TEXTO PARA LEER:
----------
Cuando el consentimiento aparece en el imaginario de la emancipación lo hace indisociablemente unido a las relaciones de poder patriarcal. ¿Qué grado de validez tiene consentir cuando las condiciones materiales y simbólicas empujan a las mujeres al sí? Quien ha sido socializado para decir que sí, quien ha recibido una educación para la desigualdad o quien ha crecido en la indefensión y en la creencia de que los hombres tienen algo de lo que la mujer carece, ¿de dónde saca razones y fuerza para decir que no, para no consentir? Lo que nos interesa en este trabajo para comprender este debate es el vínculo complejo y ambivalente entre consentimiento y poder masculino.

Prescindir del consentimiento, en tanto condición de posibilidad de la autonomía individual, es sancionar la minoría de edad de las mujeres, pero entender el consentimiento como un hecho ahistórico, ajeno a las relaciones de poder, imparcial y trascendental, como si fuese el único eje de la libertad,y como si estuviese por encima de las complejas y enmascaradas estratificaciones patriarcales, es una ilusión que carece de base material. La legitimidad del consentimiento exige condiciones para su validez. Fuerzas sociales difíciles de identificar para miradas no críticas trabajan en la dirección de vaciar de contenido la noción de autonomía. Una de las mayores conquistas del sistema capitalista y del sistema patriarcal —además de otros sistemas de poder, como el racial y el cultural— ha sido enfrentar el consentimiento a las estructuras de dominio con el argumento de que no hay nada que sea superior ética y políticamente a la libertad individual, es decir, al consentimiento. Por eso, es preciso preguntarse si las voces de sujetos que se identifican con las estructuras hegemónicas tienen mayor validez ética que aquellas que critican esas estructuras dominantes y opresivas. Las voces de aquellos sujetos que no interpelan los sistemas de poder que les oprimen o subordinan son presas de lo que Bourdieu denomina la violencia simbólica (‍Bourdieu y Passeron, 2014). Los sistemas de poder sobreviven porque se naturalizan, porque los individuos los normalizan e inconscientemente los hacen parte de un orden natural de las cosas que suponen que es imposible de alterar. Los sistemas de poder existen y se reproducen históricamente a pesar de las voces críticas o de adhesión de quienes están inscritos en esas estructuras de poder, a no ser que esas voces críticas se organicen en un actor político colectivo que oriente su actividad política hacia la transformación social. Las voces críticas erosionan la estructura de plausibilidad del sistema, mientras que las voces que se adhieren al sistema facilitan su perdurabilidad.
----------
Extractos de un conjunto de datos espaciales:
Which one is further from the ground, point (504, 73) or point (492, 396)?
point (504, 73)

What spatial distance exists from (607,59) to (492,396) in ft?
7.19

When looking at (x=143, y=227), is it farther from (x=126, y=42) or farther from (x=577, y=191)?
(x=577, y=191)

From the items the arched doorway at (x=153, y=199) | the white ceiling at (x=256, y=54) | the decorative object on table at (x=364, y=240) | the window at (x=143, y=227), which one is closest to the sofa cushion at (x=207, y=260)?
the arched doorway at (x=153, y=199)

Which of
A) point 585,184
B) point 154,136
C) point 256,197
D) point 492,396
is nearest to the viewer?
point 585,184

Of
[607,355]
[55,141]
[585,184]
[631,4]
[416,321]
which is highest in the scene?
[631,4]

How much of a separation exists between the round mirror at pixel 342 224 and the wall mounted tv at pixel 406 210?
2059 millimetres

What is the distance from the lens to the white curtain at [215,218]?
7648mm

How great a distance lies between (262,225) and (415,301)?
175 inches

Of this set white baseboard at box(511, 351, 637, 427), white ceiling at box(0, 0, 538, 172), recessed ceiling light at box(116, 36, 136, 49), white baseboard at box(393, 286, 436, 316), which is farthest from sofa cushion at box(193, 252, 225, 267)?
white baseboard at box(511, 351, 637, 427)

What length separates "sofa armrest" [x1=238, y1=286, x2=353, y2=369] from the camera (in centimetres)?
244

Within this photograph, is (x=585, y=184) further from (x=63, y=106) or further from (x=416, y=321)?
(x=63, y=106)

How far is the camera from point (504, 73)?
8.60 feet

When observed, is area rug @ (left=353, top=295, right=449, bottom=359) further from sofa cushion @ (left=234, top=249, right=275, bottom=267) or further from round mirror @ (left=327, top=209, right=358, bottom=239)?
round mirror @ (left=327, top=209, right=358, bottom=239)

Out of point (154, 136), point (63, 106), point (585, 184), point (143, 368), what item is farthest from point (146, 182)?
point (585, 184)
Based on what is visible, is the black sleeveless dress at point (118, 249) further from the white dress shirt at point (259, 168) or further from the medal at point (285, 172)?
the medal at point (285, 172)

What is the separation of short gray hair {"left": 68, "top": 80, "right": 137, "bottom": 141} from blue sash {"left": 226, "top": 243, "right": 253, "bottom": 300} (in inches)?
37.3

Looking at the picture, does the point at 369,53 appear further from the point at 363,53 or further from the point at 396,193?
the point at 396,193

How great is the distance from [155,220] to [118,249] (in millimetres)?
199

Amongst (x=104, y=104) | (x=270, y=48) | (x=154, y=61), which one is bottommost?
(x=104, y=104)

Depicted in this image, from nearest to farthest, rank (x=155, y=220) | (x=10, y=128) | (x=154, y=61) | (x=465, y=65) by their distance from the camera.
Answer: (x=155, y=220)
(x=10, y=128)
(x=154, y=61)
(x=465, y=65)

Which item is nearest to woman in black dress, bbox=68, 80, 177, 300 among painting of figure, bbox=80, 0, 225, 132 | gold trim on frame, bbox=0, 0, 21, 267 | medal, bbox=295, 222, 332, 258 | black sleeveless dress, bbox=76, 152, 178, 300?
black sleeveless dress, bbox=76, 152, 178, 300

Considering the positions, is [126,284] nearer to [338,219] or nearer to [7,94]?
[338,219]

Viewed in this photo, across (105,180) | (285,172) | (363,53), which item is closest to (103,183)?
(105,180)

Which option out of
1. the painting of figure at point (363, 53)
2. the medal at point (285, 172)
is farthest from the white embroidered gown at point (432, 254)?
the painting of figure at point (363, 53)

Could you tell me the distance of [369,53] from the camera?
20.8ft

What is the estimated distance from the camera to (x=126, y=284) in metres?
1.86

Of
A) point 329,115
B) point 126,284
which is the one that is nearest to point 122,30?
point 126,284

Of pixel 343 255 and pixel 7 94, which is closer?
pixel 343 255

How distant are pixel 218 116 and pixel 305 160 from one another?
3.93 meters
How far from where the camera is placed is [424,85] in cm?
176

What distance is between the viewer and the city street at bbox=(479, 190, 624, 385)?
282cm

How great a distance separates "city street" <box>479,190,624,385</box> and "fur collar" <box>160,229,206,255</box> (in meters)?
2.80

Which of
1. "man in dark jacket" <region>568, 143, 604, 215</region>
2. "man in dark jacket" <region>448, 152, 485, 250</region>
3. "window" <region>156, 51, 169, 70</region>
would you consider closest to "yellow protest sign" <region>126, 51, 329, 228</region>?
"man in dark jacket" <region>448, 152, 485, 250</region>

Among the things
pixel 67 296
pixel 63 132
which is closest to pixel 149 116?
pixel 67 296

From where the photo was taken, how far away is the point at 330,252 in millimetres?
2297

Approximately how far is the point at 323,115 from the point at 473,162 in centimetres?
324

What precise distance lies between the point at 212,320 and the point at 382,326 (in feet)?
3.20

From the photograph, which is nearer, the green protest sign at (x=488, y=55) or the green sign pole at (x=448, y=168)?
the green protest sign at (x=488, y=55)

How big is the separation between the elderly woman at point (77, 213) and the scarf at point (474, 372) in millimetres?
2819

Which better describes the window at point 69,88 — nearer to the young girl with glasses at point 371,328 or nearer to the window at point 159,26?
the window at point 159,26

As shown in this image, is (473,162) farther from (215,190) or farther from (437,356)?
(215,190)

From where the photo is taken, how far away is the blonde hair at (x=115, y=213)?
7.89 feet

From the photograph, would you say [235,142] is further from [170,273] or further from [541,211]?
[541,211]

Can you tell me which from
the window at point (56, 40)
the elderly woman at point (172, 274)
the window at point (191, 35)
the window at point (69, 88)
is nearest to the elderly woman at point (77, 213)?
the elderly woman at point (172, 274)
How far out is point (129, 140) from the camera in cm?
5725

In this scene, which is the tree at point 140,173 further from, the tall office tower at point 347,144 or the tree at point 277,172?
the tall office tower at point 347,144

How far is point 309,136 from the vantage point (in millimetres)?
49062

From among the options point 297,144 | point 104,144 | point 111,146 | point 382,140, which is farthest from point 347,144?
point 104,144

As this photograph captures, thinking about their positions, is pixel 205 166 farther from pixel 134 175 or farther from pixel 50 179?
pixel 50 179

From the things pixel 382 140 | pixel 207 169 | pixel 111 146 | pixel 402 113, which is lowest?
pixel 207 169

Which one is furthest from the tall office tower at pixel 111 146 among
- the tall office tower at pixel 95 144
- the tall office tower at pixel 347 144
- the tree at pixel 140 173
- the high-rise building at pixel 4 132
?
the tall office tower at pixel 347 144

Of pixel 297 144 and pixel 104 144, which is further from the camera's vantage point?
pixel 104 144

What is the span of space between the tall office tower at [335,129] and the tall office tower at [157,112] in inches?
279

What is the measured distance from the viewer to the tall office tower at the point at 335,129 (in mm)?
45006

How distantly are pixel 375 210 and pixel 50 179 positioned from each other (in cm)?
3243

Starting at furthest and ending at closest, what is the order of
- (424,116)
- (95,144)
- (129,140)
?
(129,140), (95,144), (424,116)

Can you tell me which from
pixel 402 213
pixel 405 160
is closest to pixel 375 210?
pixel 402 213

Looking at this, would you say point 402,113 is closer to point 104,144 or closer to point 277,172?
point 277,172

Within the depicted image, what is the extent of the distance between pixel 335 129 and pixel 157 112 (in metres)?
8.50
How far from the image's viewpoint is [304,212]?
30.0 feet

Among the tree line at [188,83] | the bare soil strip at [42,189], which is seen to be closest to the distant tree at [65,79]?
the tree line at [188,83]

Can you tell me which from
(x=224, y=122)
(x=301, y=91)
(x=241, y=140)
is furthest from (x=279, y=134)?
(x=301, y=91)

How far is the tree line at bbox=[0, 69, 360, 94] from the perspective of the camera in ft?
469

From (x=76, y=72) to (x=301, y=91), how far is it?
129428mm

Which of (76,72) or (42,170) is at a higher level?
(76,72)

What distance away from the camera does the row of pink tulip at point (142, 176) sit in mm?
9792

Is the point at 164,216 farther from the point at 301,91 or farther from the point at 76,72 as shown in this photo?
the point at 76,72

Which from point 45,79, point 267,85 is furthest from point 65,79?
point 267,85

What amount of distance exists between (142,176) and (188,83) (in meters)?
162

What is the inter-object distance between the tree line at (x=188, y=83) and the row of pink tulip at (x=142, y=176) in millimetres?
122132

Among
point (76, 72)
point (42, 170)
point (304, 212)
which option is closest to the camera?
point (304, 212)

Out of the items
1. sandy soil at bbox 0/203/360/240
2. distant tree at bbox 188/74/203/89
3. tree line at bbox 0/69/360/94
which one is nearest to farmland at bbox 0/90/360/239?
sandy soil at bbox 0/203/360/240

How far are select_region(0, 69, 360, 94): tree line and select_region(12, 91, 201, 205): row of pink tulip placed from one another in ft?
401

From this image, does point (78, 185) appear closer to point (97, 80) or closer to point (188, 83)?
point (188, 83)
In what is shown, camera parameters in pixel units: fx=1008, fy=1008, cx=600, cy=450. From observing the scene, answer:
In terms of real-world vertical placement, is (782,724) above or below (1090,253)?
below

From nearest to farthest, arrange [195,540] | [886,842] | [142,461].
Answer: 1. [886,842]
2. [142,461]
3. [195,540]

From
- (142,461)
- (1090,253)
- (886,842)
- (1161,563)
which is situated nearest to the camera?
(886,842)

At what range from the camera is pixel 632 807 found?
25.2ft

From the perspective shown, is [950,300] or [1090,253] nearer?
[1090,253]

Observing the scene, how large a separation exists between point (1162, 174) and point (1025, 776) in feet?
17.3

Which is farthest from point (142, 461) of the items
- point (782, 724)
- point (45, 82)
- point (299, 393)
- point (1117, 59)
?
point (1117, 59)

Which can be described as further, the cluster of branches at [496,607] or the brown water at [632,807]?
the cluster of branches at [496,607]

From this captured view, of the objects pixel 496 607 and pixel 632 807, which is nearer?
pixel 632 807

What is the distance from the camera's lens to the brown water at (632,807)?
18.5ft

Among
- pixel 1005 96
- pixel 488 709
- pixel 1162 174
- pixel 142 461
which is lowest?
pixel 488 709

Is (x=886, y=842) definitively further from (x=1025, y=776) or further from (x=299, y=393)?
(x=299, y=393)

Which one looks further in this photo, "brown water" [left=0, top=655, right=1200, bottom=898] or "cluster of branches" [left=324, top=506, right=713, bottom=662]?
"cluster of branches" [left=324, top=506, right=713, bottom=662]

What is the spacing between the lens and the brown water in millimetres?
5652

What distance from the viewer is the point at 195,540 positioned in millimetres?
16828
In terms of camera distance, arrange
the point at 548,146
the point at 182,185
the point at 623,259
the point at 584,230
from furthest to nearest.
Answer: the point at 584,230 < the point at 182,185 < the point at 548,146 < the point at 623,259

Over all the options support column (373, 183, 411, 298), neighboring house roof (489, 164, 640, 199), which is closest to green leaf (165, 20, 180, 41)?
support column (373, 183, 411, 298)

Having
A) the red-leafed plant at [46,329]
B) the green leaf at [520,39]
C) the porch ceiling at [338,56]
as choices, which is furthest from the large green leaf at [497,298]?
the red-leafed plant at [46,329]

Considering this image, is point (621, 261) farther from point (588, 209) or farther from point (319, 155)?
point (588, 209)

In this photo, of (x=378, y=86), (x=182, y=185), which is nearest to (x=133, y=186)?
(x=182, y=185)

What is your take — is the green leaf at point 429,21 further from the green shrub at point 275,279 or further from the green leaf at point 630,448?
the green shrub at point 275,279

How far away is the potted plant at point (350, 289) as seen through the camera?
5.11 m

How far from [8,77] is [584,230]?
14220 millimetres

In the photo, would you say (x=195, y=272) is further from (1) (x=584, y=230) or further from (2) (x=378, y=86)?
----------
PROBLEMA BREVE A: Selecciona todas las líneas de las entradas que contengan la palabra "taken".
PROBLEMA BREVE B: Redacta la parte siguiente del texto sobre el consentimiento y el poder patriarcal, empezando justo después de su última oración.
El texto y las entradas proceden de fuentes distintas.

RESPUESTA ESCRITA A:
From where the photo was taken, how far away is the point at 330,252 in millimetres?
From where the photo is taken, how far away is the blonde hair at (x=115, y=213)?

RESPUESTA ESCRITA B:
El consentimiento, como mecanismo de legitimación política de los sectores hegemónicos de la sociedad, es traducido en términos de libertad individual. Sin embargo, los pensamientos críticos, como el feminismo, el antirracismo, la crítica al colonialismo o aquellas teorías hijas del marxismo ponen el foco en la estratificación social y en las jerarquías de poder. Es imposible disociar el consentimiento de la libertad del individuo, pero también es condición de posibilidad para una teoría crítica, como es el feminismo, no desligar el consentimiento de las dominaciones. Conceptualizar el consentimiento solo como libertad individual tiene efectos de despolitización y descarga de contenido la propia idea de autonomía en un sentido ilustrado.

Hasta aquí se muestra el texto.